As Rick Wagoner said at the show, several times, the answer is we are for all of the above, but ethanol and biofuels are the best near-term solution. Yes, we continue to work on electrically driven vehicles, as fast as we can, but realistically, they are going to take many years to be on the road in volumes that make much of a dent in petroleum usage.
We need to make more of an impact on petroleum usage, more quickly than that. We already have
millions of flex-fuel vehicles on the road right now…more than 6 million in the U.S. alone…vehicles that could be running on ethanol, if it were more readily available.
In fact, as Rick said, if all the flex-fuel vehicles that GM, Ford, and Chrysler have committed to have on
the road by 2020…were to run on ethanol, we could displace 29 billion gallons of gasoline annually…or 18 percent of the projected petroleum usage at that time.
And if all manufacturers in the U.S. made that same commitment, we could save 53 billion gallons of gasoline annually…or 32 percent of our petroleum usage.

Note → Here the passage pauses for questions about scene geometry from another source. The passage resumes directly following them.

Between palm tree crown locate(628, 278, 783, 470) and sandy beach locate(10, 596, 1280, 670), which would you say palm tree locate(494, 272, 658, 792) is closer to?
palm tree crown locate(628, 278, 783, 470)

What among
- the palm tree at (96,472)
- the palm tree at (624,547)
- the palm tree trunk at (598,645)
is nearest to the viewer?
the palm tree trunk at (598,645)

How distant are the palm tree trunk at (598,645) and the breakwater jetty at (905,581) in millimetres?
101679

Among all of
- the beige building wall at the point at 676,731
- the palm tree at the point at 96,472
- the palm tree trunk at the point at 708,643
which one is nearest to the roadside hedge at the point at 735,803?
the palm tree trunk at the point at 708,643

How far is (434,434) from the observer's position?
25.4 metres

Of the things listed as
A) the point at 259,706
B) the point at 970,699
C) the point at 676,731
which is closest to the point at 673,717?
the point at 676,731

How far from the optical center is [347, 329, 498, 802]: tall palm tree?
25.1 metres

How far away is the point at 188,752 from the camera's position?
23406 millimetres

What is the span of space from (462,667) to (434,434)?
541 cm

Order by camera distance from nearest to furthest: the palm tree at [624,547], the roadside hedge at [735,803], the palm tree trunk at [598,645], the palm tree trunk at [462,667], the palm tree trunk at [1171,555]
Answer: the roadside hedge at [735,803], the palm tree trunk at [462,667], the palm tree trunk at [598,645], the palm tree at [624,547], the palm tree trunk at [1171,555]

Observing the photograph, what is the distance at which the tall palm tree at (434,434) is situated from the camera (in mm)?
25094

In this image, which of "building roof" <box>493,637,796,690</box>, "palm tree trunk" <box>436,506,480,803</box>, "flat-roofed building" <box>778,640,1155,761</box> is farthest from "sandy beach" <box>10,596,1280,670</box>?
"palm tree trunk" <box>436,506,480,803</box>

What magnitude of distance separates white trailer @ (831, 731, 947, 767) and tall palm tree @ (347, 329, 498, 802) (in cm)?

Nothing else we can do…gets even close to that kind of impact, that soon. What’s more, ethanol offers a cleaner alternative to petroleum…it’s adaptable to our refueling infrastructure…it doesn’t have to be imported…and it requires little change in that pesky subject I mentioned earlier: consumer behavior. (Emphasis in original).
This is very similar to what our CEO, Jeff Broin, frequently says about ethanol being the only near-term solution to two of the biggest challenges facing our country: dependence on foreign oil and global climate change.
Today, the vast majority of ethanol is E10, or a blend of 10 percent ethanol and 90 percent gasoline. E85 a very small percentage of the overall ethanol mix. While other mid-level blends have shown promise and are gaining momentum, all blends of ethanol can help us get to our goal of reducing our nation's dependence on foreign oil. On that, it would seem that POET and GM agree.